Exercise goal: Take the line containing "New Zealand, site" and every line after it in the data below, and print them exactly as given, with nothing else.

Data for this task:
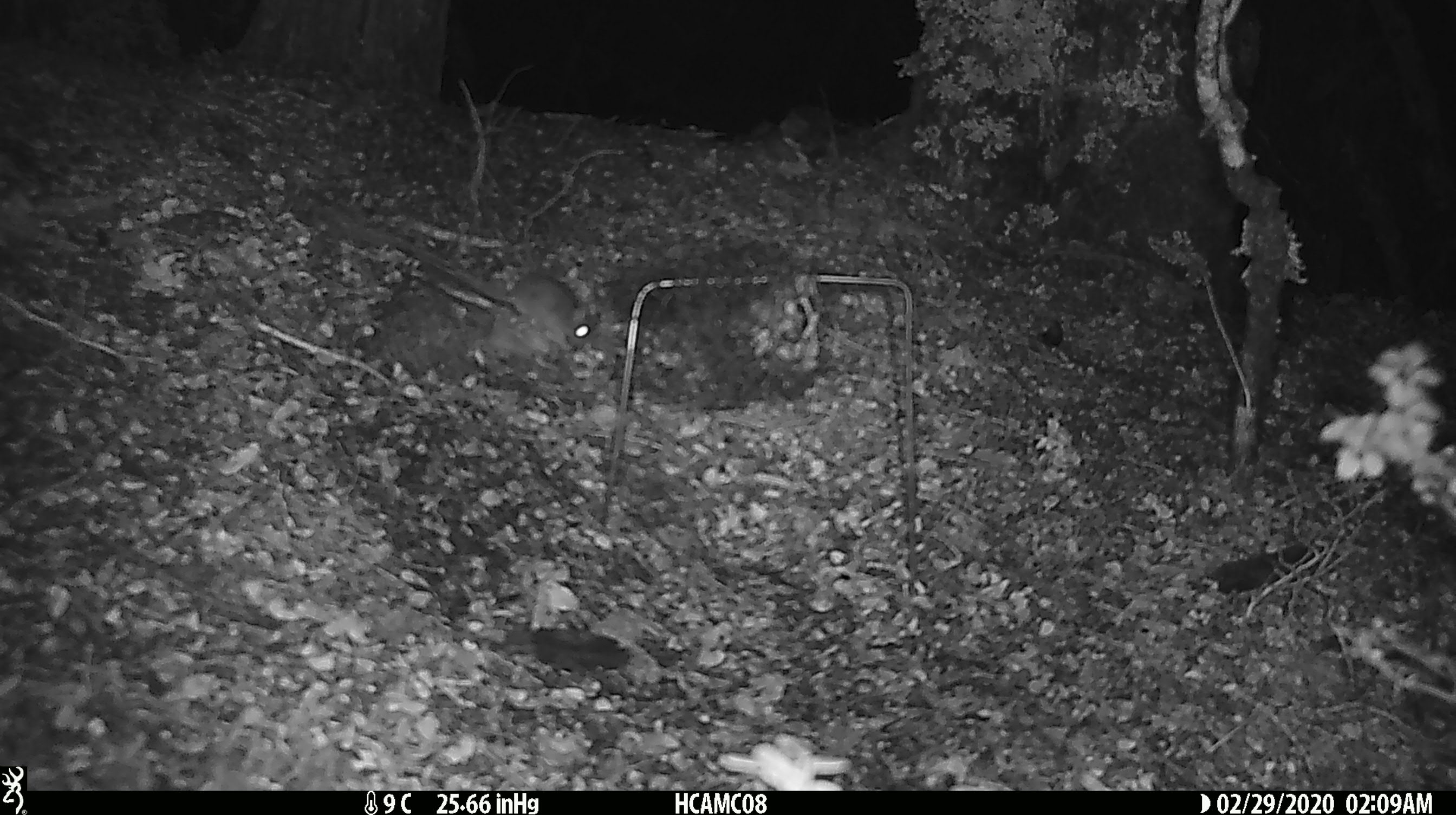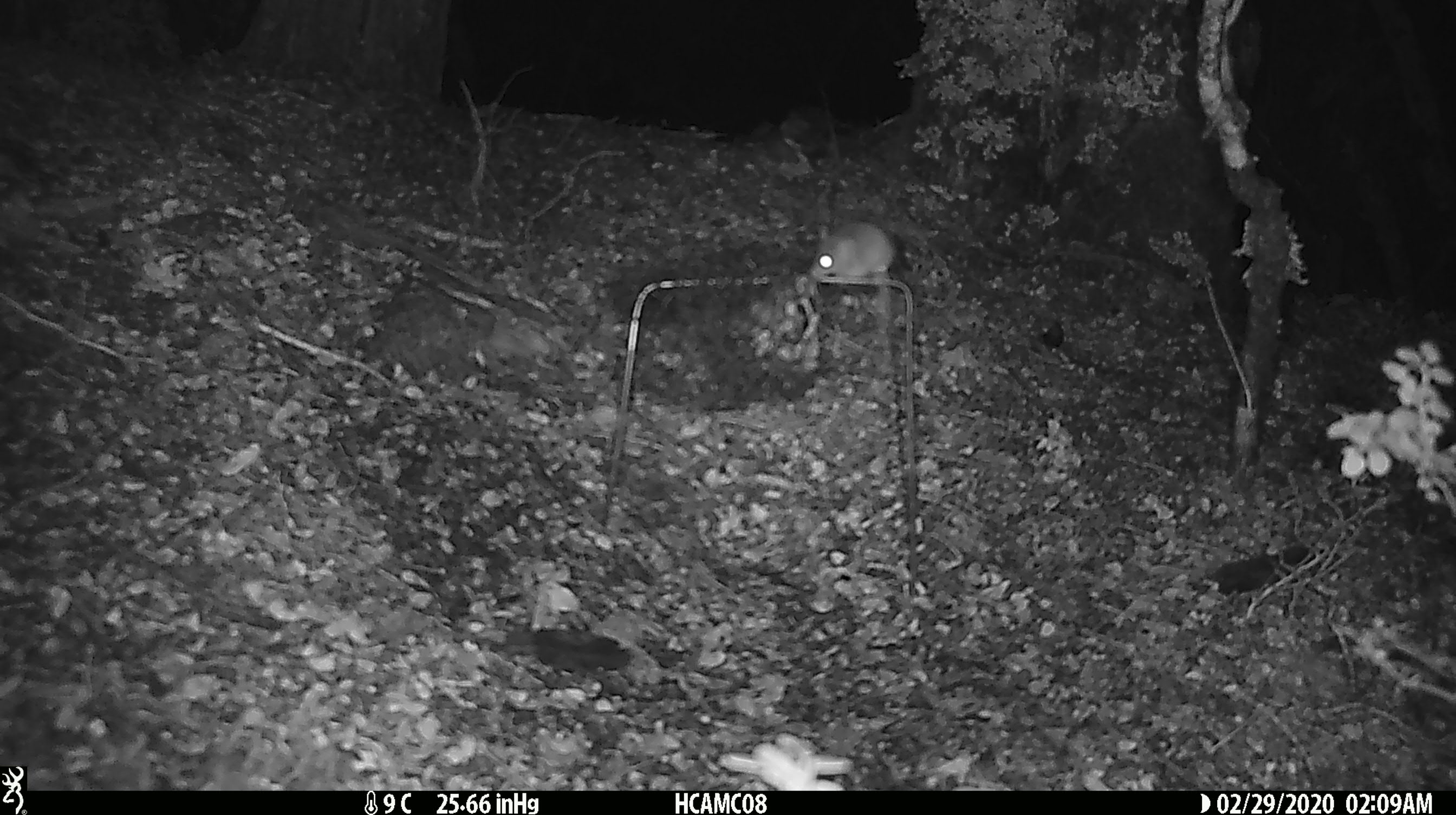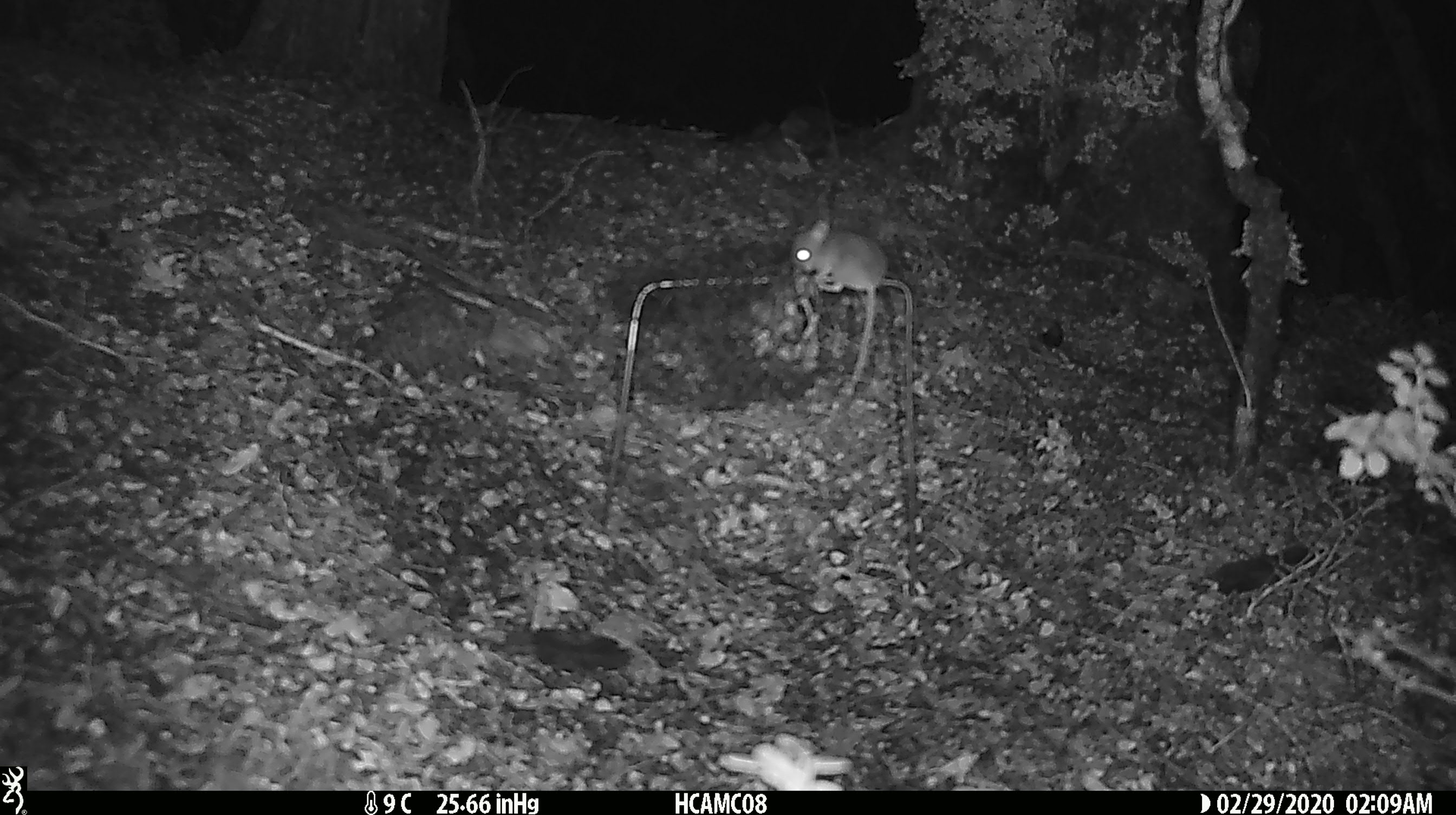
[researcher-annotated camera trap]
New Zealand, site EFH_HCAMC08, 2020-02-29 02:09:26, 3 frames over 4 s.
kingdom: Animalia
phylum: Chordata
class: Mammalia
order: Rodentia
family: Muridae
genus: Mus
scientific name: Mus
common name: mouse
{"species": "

Solution below:
New Zealand, site EFH_HCAMC08, 2020-02-29 02:09:26, 3 frames over 4 s.
kingdom: Animalia
phylum: Chordata
class: Mammalia
order: Rodentia
family: Muridae
genus: Mus
scientific name: Mus
common name: mouse
{"species": "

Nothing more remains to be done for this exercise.